Voraussetzung dafür sind Wettbewerbe. Dass der Weltcup zum Europacup verkommt - die Überseerennen wurden gestrichen, die Damen fahren im Februar in China - dass wohl die meisten Bewerbe nur in Form von Geisterrennen über die Bühne gehen werden, nimmt man bei der FIS gerne in Kauf. "Wir haben eine Mission: Wir müssen Rennen fahren."

Das ist auch im ureigensten Interesse der Rennläufer, die ebenfalls auf die Wettkämpfe und die TV-Übertragungen angewiesen sind.
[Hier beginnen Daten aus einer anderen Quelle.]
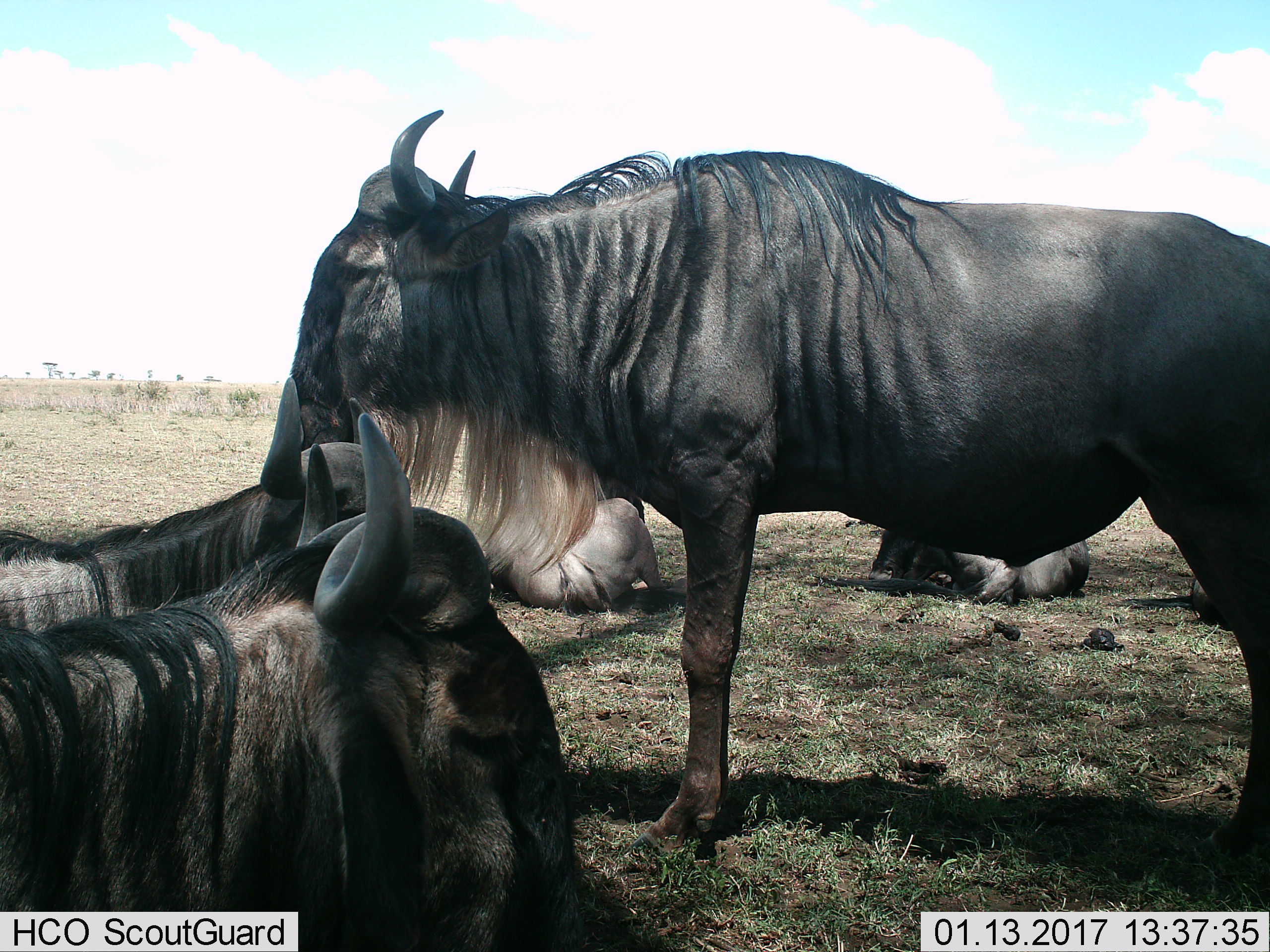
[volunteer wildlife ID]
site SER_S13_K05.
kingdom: Animalia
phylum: Chordata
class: Mammalia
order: Artiodactyla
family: Bovidae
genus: Connochaetes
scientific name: Connochaetes taurinus taurinus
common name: blue wildebeest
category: wildebeestblue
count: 5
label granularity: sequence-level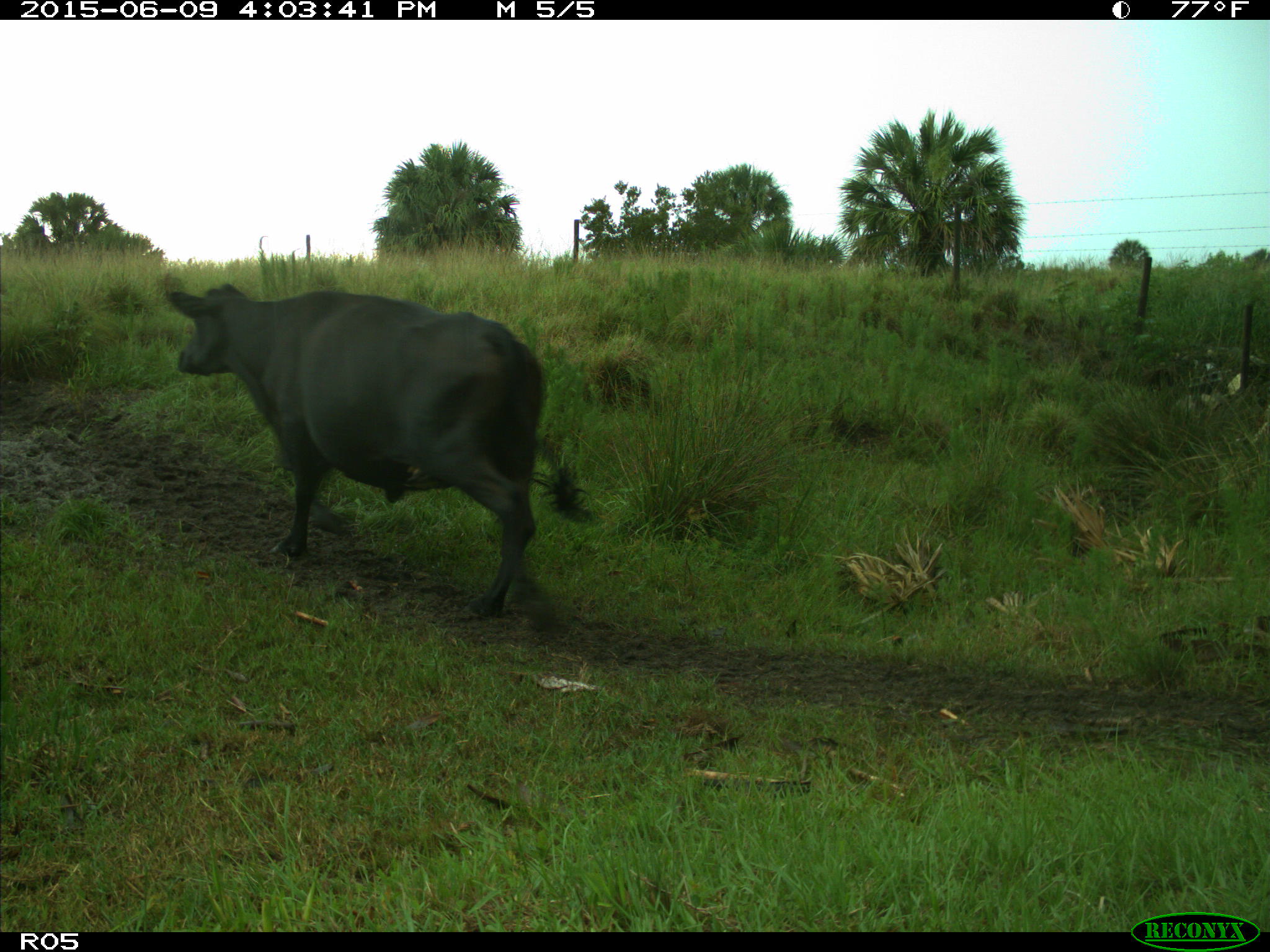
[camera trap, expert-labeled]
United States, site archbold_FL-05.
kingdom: Animalia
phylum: Chordata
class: Mammalia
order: Artiodactyla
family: Bovidae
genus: Bos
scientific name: Bos taurus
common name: domestic cow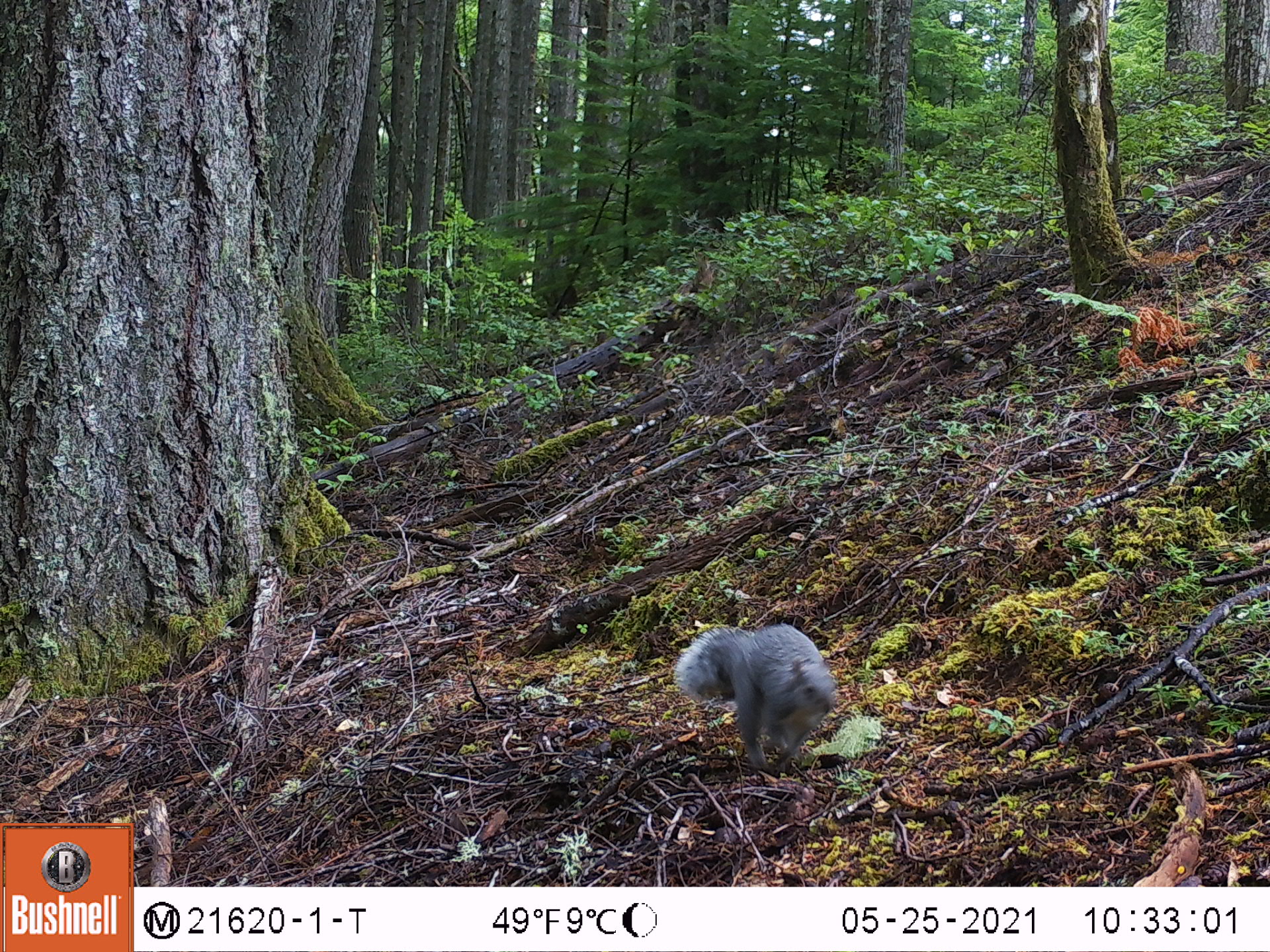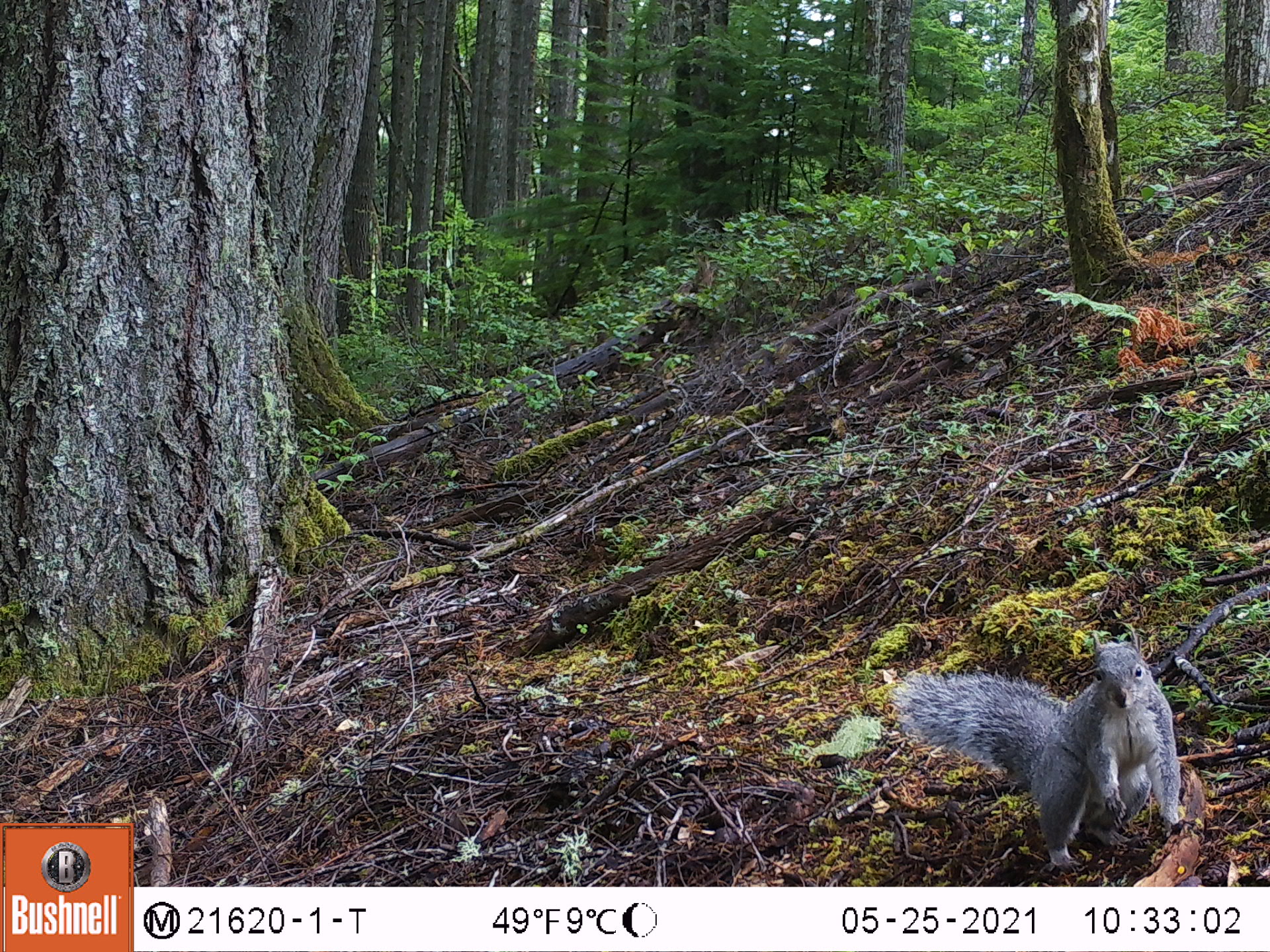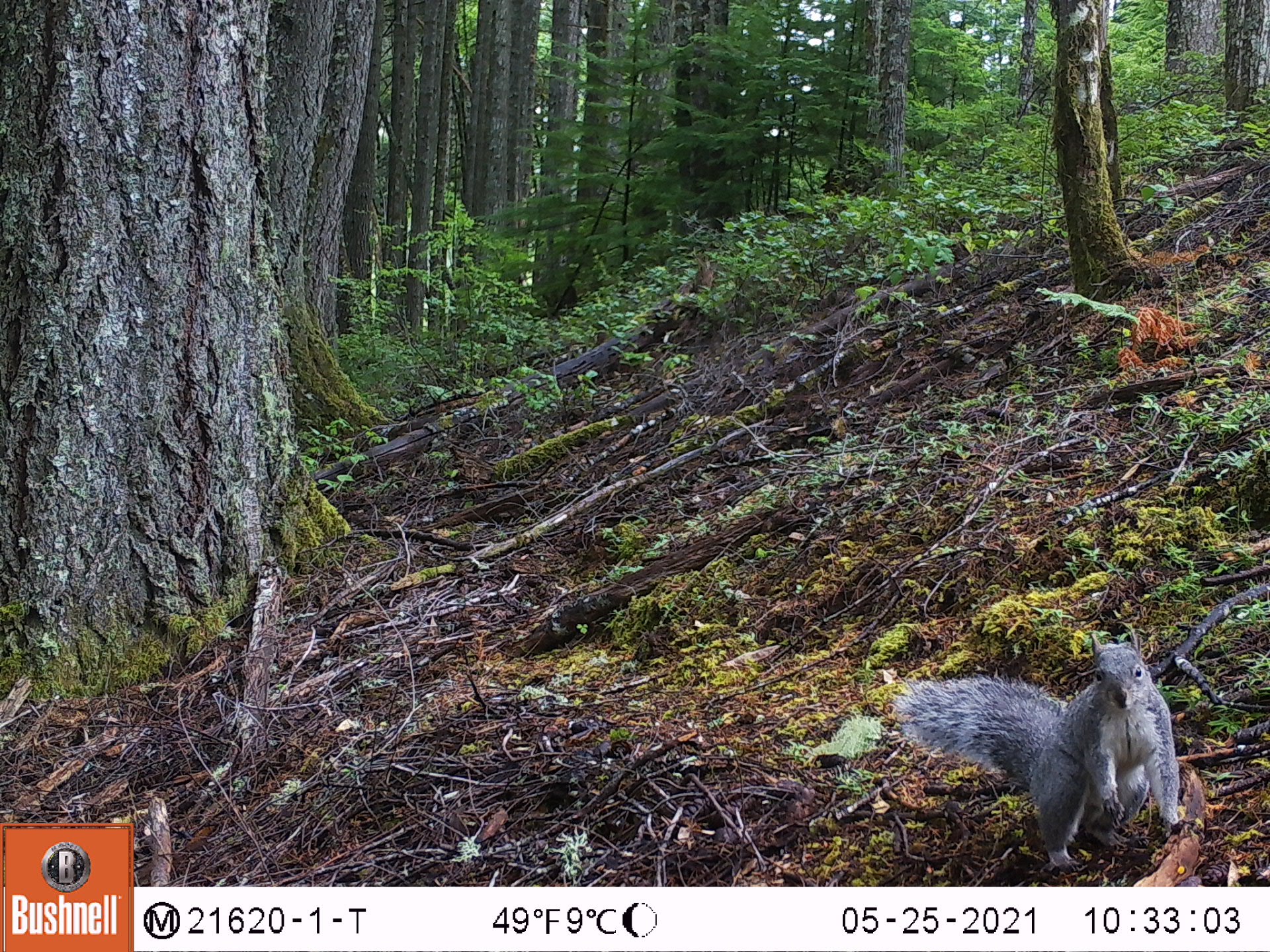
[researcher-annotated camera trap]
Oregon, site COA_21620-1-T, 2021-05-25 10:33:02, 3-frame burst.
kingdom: Animalia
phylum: Chordata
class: Mammalia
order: Rodentia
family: Sciuridae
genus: Sciurus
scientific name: Sciurus griseus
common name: western gray squirrel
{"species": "western gray squirrel (Sciurus griseus)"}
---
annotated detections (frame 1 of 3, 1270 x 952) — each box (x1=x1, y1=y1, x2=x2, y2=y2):
western gray squirrel: (x1=653, y1=592, x2=860, y2=803)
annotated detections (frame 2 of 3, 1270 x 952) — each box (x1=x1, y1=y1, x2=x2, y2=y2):
western gray squirrel: (x1=881, y1=612, x2=1206, y2=876)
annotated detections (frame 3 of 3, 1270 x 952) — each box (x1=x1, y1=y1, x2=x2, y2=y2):
western gray squirrel: (x1=878, y1=619, x2=1187, y2=881)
Schon heute bekommen einige Athleten die wirtschaftlichen Folgen der Corona-Krise am eigenen Leib zu spüren. Selbst im Lager des ÖSV gibt es namhafte Athleten wie Manuel Feller, die aktuell noch keinen Kopfsponsor haben.

Dann gibt es nichts zu essen

Markus Waldner drückt es auf seine Weise aus. "Wenn wir nicht fahren, dann gibt es für sie nichts zu essen. Dann bricht das ganze System zusammen." Ohnehin haben etliche Skiverbände bereits ihre Budgets drastisch reduziert.

Überlebenswichtig ist für Markus Waldner auch die Durchführung der WM in Cortina d' Ampezzo im Februar 2021. Die Norditaliener wollten wegen der Corona-Krise die WM um ein Jahr verschieben, doch die FIS lehnte diesen Vorschlag kategorisch ab. Auch weil der Ski-Weltverband auf die Einnahmen der Weltmeisterschaft angewiesen ist. 

„Dort wird sehr viel Geld generiert über Marketing- und TV-Rechte. Dieses Geld wird dann ausgeschüttet an die Verbände, damit wir die Saison überleben", sagt Waldner.

Waldner ist sich bewusst, dass in diesem Winter vor allem Improvisationskunst gefragt ist. "Alles ist möglich heuer. Wichtig ist, dass wir offen und flexibel sind und viel Eigenverantwortung haben." Das sei notwendig, um im Folgejahr „hoffentlich wieder in die Routine zurückzukommen."